Setelah Iran, Trump Bidik Negara Ini
Internationalmedia.co.id – News, Jakarta – Di tengah pusaran konflik yang belum usai dengan Iran, Presiden Amerika Serikat (AS) Donald Trump kembali membuat pernyataan mengejutkan. Sebuah isyarat kuat mengemuka bahwa Kuba, negara kepulauan di Karibia, kini masuk dalam daftar target potensial AS untuk intervensi militer berikutnya. Informasi ini dirangkum oleh Internationalmedia.co.id – News pada Sabtu, 7 Maret 2026.

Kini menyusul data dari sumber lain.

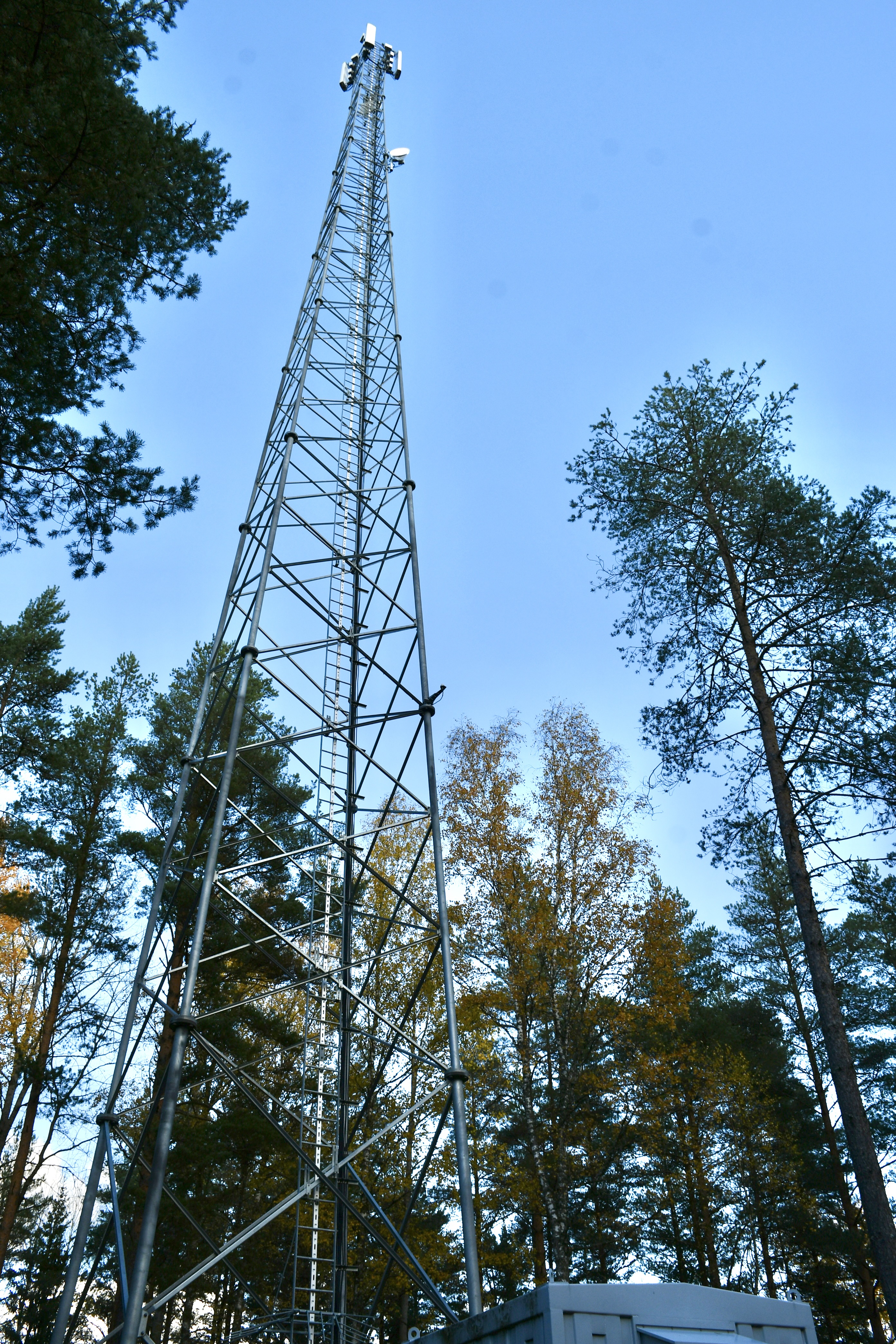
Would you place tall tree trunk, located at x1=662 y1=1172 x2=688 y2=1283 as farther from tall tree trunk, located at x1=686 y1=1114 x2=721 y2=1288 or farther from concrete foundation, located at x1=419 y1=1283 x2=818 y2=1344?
concrete foundation, located at x1=419 y1=1283 x2=818 y2=1344

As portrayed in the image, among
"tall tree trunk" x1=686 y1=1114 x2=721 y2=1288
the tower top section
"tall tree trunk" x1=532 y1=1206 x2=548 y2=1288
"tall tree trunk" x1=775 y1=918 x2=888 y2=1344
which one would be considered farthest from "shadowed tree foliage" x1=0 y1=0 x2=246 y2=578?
"tall tree trunk" x1=775 y1=918 x2=888 y2=1344

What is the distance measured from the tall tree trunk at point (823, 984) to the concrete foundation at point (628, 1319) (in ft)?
9.92

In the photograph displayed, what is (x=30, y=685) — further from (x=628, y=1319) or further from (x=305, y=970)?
(x=628, y=1319)

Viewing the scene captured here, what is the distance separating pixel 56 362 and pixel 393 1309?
12.9m

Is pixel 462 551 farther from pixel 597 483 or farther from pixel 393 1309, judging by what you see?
pixel 393 1309

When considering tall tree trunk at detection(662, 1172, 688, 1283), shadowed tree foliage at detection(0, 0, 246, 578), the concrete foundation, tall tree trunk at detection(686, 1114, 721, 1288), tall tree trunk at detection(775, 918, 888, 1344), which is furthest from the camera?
tall tree trunk at detection(662, 1172, 688, 1283)

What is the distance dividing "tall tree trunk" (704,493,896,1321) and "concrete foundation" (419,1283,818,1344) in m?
3.02

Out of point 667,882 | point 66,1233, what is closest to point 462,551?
point 667,882

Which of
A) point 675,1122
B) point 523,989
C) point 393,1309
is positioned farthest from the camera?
point 675,1122

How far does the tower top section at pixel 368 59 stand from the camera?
11.8m

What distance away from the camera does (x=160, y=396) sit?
8.56 meters

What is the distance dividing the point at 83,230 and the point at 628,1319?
265 inches

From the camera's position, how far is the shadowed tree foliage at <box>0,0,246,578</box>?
19.1 feet

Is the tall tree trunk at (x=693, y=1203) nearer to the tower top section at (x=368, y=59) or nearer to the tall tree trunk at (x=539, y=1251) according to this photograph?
the tall tree trunk at (x=539, y=1251)
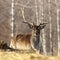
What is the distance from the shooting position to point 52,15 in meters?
24.5

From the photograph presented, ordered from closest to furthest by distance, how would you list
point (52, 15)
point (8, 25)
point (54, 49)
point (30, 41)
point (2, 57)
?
point (2, 57) < point (30, 41) < point (54, 49) < point (8, 25) < point (52, 15)

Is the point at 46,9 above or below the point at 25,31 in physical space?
above

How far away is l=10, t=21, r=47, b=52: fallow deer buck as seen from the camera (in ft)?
38.4

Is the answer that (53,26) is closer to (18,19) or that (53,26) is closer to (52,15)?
(52,15)

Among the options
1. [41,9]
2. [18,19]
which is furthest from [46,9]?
[18,19]

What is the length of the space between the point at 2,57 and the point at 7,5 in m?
18.1

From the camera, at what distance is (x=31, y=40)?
1224 centimetres

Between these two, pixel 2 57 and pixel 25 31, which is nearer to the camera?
Answer: pixel 2 57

Pernyataan kontroversial tersebut disampaikan Trump saat menerima kunjungan tim sepak bola Inter Miami, juara Major League Soccer 2025, di Gedung Putih pada Kamis, 5 Maret. Dalam kesempatan itu, Trump secara eksplisit menyebutkan bahwa aksi militer di Kuba bisa saja terjadi setelah pemerintahannya menuntaskan "perang" melawan Iran. "Kami pikir kami ingin menyelesaikan yang ini (perang Iran) terlebih dahulu, tetapi itu hanya masalah waktu, sebelum Anda dan banyak orang luar biasa akan kembali ke Kuba," ujar Trump di hadapan hadirin yang mayoritas keturunan Kuba dari Miami. Ia juga tak lupa mengapresiasi Menteri Luar Negeri AS, Marco Rubio, atas "pekerjaan fantastisnya" di Kuba, merujuk pada pengetatan sanksi ekonomi yang diterapkan AS.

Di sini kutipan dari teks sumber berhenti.